Over an average follow-up period of 3.9 years, 253 (11.9%) participants developed dementia. One DP (DP2) was associated with AD risk, with stronger adherence to it markedly reducing the risk of AD development.

According to the paper, DP2 is characterized by a high intake of “salad dressings, nuts, fish, tomatoes, poultry, cruciferous vegetables, fruits, and dark green leafy vegetables”, and a low intake of “high-fat dairy, red meat, organ meat, and butter.” This diet is rich in polyunsaturated fatty acids, vitamin E and folate, and low in saturated fatty acids and vitamin B12. These findings suggest that eating this combination of foods can reduce the risk of AD. The study also supports the idea that DP analysis is a better approach than analysis of individual foods or nutrients for assessing the association between diet and cognitive decline.

Yu et al. acknowledge some limitations in their work. DP information was only collected for the year preceding the study, although follow-ups indicated that DPs are generally stable. Also, dropouts from the initial sample of 4,166 could have introduced a selection bias.

The foods comprising DP2 in this study are generally considered to be components of a healthy and balanced diet. DP2 is also very similar to the MeDi, but could be of more clinical utility as it is derived from naturally occurring DPs in the population. As Martha Clare Morris, Director of the Section of Nutrition and Nutritional Epidemiology at Rush University, points out, “it is much easier to increase or avoid individual food items typically consumed within one's own ethnic culture than to assume another culture's diet.”

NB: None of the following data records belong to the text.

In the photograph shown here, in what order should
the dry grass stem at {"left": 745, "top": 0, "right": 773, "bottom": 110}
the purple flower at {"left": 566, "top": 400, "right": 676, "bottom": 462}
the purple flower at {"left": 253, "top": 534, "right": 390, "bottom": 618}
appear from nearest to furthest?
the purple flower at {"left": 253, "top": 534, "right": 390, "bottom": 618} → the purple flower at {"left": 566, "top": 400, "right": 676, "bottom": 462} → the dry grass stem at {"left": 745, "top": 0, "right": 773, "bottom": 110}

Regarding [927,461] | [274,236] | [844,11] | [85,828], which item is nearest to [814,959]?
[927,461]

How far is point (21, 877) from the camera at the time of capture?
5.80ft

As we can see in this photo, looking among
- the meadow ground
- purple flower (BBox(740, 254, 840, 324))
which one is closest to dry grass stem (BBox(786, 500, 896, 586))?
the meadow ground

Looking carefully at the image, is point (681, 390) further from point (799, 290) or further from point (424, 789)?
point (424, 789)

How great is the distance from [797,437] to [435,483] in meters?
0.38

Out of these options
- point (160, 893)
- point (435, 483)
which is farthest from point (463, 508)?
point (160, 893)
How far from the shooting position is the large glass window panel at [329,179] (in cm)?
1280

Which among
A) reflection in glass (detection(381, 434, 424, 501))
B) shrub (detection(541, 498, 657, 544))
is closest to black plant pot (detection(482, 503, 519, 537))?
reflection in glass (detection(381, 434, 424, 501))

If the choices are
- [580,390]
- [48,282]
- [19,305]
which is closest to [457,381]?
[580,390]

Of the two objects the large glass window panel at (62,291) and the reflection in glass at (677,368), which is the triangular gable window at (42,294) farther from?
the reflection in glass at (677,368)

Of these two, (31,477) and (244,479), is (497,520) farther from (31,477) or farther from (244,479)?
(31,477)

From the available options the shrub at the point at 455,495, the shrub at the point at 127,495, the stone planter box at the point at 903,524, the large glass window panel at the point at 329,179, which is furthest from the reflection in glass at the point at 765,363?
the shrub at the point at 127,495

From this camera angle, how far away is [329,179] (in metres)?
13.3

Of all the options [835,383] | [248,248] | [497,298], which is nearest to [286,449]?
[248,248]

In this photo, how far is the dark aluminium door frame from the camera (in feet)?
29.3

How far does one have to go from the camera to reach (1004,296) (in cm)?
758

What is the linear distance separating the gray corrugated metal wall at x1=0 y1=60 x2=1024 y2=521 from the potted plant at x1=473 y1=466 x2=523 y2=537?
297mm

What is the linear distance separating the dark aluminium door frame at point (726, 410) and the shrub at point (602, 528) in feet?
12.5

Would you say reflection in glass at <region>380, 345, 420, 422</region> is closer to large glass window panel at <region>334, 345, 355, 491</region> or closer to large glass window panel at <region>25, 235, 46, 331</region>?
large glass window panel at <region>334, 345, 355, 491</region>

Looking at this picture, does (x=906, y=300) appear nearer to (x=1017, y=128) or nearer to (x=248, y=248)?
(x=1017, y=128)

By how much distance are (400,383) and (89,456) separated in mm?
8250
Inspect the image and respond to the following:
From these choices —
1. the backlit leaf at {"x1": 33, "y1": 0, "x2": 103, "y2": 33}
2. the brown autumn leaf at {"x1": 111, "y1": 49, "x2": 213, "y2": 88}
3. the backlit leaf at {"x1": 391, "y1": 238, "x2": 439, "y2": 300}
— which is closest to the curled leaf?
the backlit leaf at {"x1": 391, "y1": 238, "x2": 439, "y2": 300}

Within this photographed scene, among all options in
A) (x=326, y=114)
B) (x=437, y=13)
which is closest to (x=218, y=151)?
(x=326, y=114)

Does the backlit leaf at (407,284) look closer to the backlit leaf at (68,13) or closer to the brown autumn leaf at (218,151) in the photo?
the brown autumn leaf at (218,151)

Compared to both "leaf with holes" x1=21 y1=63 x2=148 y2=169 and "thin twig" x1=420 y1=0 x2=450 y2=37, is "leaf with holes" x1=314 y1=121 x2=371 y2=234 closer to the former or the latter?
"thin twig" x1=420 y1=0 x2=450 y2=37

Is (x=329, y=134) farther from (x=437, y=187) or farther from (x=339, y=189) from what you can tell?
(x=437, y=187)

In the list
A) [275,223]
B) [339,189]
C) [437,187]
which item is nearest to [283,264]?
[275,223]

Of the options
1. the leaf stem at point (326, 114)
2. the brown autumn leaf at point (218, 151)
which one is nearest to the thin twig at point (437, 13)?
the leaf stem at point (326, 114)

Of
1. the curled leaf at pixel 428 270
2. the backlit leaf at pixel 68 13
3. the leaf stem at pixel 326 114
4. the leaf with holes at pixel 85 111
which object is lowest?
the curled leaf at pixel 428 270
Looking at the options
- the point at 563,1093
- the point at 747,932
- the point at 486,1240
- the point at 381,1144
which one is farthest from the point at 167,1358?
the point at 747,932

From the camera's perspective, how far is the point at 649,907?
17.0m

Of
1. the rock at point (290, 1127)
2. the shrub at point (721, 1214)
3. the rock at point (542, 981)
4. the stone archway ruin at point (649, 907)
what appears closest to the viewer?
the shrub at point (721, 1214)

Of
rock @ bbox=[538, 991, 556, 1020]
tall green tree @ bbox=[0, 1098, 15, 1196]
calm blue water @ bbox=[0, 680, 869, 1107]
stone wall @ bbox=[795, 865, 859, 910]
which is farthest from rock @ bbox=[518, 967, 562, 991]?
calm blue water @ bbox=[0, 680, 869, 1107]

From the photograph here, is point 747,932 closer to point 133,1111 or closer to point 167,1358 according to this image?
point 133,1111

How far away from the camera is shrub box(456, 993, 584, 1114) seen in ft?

According to Morris, future work should assess the impact of food combinations on cognitive decline in other cultures, while continuing to “investigate the associations of individual dietary components on the development of dementia”. Some foods “may not be associated with disease prevention, but [are] simply correlated with other preventive foods”, she says. Similarly, vitamin B12 might be a marker of red meat intake, rather than being associated with cognitive decline itself. The study by Yu et al. was informed by previous nutrient-specific evidence, so further progress in this area may lead to more-accurate DP analyses.